Firstly, in different runs of simulations, PCA-UCB may converge to different stable matchings instead of consistently converging to the player-optimal stable matching.
This variability in convergence could be a significant challenge, as the player-optimal stable matching is more desirable for players. Furthermore,  in \citep{liu2021bandit}, they illustrate an example where even the centralized UCB cannot achieve sub-linear player-optimal regret. 

Secondly, when applying PCA-UCB, players adopt a UCB-type method to choose arms, resulting in insufficient samples for arms to learn their preferences. Consequently, arms may provide inaccurate feedback in the two-sided learning setting, potentially leading to unstable matching or an extended time to convergence.

Regarding CA-ETC, it is important to note that the players persist in exploring arms even after each participant has acquired knowledge of her own preferences. Consequently, regret continues to accumulate over time. The regret curve exhibits a stair-like pattern, reflecting the periodic increments in regret.

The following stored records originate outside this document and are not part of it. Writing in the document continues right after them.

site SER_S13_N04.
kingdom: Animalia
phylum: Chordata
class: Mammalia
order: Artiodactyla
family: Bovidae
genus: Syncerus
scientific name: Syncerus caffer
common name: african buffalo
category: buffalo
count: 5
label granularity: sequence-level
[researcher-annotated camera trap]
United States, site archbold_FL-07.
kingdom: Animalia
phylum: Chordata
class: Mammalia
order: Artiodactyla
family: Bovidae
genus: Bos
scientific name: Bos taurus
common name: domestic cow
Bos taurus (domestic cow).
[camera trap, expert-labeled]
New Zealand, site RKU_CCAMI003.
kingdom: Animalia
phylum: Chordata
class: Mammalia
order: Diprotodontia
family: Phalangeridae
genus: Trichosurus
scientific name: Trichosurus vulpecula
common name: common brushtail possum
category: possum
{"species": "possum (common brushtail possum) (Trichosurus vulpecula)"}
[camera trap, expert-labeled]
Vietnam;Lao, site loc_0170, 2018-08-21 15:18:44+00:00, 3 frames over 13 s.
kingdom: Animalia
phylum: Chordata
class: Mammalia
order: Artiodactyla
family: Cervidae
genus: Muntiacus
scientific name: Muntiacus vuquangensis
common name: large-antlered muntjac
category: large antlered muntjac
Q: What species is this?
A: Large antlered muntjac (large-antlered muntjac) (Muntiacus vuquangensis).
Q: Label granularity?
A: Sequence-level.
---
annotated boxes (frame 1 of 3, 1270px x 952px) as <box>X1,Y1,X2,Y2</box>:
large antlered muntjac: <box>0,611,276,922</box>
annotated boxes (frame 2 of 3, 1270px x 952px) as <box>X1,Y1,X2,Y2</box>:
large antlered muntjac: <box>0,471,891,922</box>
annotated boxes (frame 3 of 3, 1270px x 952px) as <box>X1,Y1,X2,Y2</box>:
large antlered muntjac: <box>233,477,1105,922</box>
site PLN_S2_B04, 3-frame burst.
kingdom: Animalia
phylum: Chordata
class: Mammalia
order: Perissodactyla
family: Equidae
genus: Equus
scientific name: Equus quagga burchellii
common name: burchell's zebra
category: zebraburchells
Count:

Furthermore, analysis of the depicted data indicates a consistent decrease in regret associated with CA-ECT and Round-Robin ETC as both the number of players and arms decreases, and as the minimal gap increases. In contrast, the regret observed for PCA-UCB exhibits an increase. This trend may be attributed to several factors outlined previously: firstly, the tendency to converge towards lower-quality stable matchings as opposed to player-optimal stable matchings; and secondly, the failure to converge and persistently selecting lower-quality arms. Notably, these issues are intricately linked to the preference structure and detailed utilities rather than the scale of the market or the minimal gap.